To simplify the search of taxon-specific polymorphisms using multiple alignment data, we develop the MorphoCatcher web service. The MorphoCatcher is a simple online plugin tool for the PrimerExplorer service that facilitates the processing of MSA composed from orthologous nucleotide sequences (e.g., bacterial or eukaryotic genes) or whole-genome sequences of viruses with conservative genome architecture (e.g., PVY strains and their recombinants).

In summary, the MorphoCatcher tool significantly extends the capability of the PrimerExplorer software. Comparison of well-established and useful bioinformatics tools for LAMP primer design is presented in Table 1.

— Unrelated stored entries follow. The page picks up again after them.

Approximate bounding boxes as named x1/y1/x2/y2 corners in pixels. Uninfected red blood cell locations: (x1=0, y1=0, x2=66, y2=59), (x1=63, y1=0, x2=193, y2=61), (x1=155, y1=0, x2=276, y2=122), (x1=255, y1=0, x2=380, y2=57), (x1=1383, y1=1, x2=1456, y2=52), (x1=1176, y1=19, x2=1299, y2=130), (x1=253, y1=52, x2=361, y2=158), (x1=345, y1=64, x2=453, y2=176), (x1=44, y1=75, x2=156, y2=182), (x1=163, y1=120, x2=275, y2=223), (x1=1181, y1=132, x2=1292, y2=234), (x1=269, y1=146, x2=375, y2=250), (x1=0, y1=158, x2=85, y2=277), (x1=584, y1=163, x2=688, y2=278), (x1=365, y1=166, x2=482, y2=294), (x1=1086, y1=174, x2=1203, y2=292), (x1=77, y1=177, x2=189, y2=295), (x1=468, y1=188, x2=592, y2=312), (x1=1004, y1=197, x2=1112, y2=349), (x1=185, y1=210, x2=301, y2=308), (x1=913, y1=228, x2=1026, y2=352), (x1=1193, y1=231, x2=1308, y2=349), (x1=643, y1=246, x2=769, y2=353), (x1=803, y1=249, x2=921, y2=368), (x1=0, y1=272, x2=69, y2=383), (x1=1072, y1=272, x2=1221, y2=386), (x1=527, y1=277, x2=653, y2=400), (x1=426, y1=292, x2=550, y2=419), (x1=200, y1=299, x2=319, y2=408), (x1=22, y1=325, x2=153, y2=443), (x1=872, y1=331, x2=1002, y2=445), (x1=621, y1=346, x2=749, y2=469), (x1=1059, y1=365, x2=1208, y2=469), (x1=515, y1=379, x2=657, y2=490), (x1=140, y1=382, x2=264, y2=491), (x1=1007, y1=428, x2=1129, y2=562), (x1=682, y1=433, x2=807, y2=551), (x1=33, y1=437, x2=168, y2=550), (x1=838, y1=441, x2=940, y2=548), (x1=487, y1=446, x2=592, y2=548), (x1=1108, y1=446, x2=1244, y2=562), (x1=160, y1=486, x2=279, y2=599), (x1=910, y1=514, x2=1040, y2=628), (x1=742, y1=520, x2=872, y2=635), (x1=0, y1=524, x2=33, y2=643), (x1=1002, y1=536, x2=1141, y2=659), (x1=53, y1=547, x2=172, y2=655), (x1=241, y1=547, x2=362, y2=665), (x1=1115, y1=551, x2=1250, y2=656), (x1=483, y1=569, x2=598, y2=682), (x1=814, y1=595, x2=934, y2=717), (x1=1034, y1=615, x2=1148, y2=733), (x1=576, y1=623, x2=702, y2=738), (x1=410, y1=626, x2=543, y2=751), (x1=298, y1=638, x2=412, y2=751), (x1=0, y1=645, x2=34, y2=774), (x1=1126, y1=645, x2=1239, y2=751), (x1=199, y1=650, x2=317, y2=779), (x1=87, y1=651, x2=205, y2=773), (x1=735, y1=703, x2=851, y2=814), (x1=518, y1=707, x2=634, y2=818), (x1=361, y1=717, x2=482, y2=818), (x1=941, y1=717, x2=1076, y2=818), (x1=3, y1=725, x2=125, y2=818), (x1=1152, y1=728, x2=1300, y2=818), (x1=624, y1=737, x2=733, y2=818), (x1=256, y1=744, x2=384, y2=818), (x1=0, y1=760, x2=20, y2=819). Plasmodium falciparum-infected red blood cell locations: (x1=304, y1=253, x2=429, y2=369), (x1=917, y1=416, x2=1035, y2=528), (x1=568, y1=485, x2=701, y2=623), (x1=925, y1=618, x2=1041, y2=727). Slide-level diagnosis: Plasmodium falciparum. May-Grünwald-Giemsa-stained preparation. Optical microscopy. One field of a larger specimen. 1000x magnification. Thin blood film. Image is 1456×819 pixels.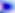

magnification = 400x
identification = Toxoplasma gondii
modality = micrograph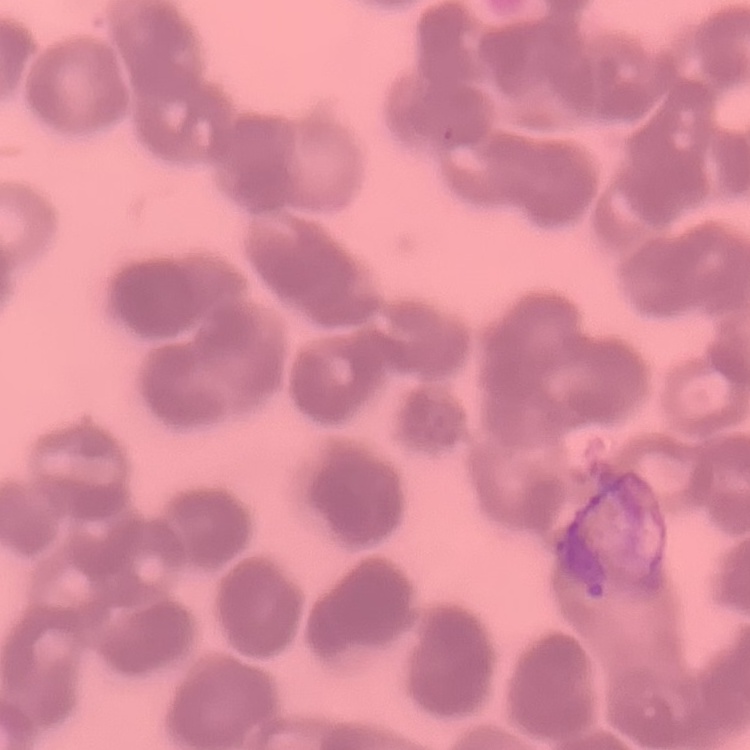

erythrocyte morphology = rouleaux formation
stain = Field's or Giemsa
image type = one tile cut from a larger photomicrograph
preparation = thin blood film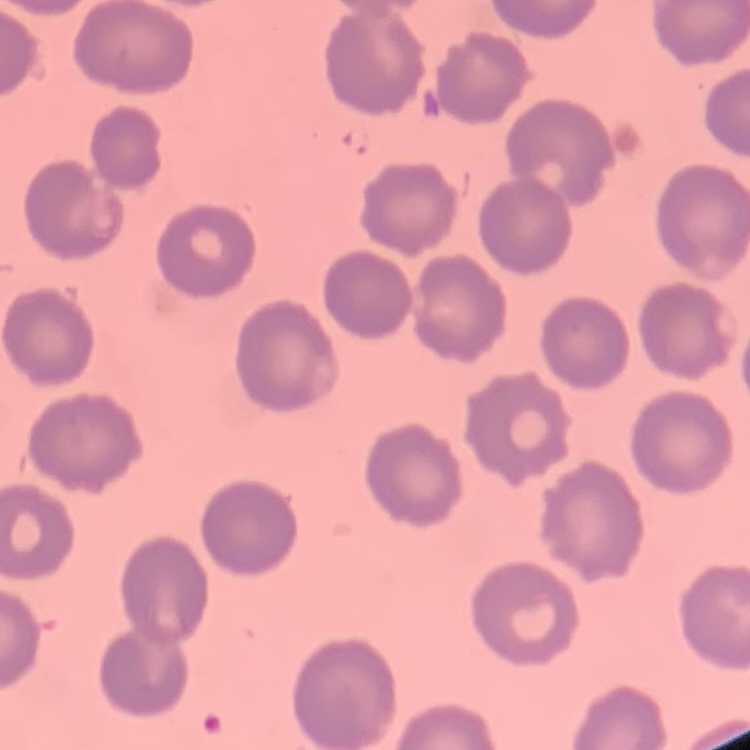
erythrocyte morphology = no rouleaux formation
preparation = thin blood film
image type = square crop of a larger photomicrograph
stain = Field's or Giemsa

There are some advantages and helpful applications of the MorphoCatcher software:

  • The tool provides a unique capability for preliminary evaluation of taxonomic resolution, screening, and selection of target nucleotide sequence before the LAMP primer design step using a simple visualization approach based on sliding-window plots;

  • The tool enables a monitoring of gene polymorphism or viral genome variability for different taxonomic ranks and any other group of organisms (e.g., serotypes). Such capability seems useful and promising as far as the data explosion from next-generation sequences in microbiology and epidemiology;

  • All sequence and alignment files used in the MorphoCatcher protocol have widely used format (FASTA and ClustalW with nucleotide counts, respectively);

  • The tool reduces time for searching of taxon-specific, or group-specific, mutations for LAMP experiments using PrimerExplorer.

Future development

However, the MorphoCatcher also has some disadvantages. The protocol of primer design using the tool is not yet a real pipeline, therefore, we plan to improve the MorphoCatcher web service by modules for high-performance sequence similarity search and multiple alignment. We also plan to reduce the input from the user to a target sequence of interest in FASTA-format. It is will automatize further steps in according with the bioinformatics requirements to representativeness and reproducibility. We believe that these enhancements will lead to increasing of the user-friendliness and reduce complexity of the specific primer design in LAMP experiments.

Table 1:
Comparison of bioinformatics tools for LAMP primer design.
Feature Software
PrimerExplorer 5.0 MorphoCatcher LAMP Designer 1.15 GLAPD
Platform Web Web, Linux Windows, Macintosh Linux
Command line No Yes No Yes
License Free Academic free Commercial Free
Target selection tool No Yes No No
Primer selection tool Yes Noa Yes Yes
Loop primer design Yes Yesa Yes Yes
Specific design Yes Yesa No Yes
Common design Yes Yesa No Yes
Multiplex set design No No Yes No
Self-dimerization test Yes Yesa Yes Yes
BLAST test No No Yes No
DOI: 10.7717/peerj.6801/table-1

Notes:

These features were specified considering that MorphoCatcher uses the primer selection tool of PrimerExplorer.

Conclusions

We have used the Python scripting language to develop the MorphoCatcher web tool. In summary, MorphoCatcher provides a simple protocol for molecular diagnostics community that accelerates the development of new taxon-specific LAMP primer sets. We believe that the MorphoCatcher web tool will be useful for those researchers who work with promising isothermal amplification methods, like LAMP and SHERLOCK (Gootenberg et al., 2017).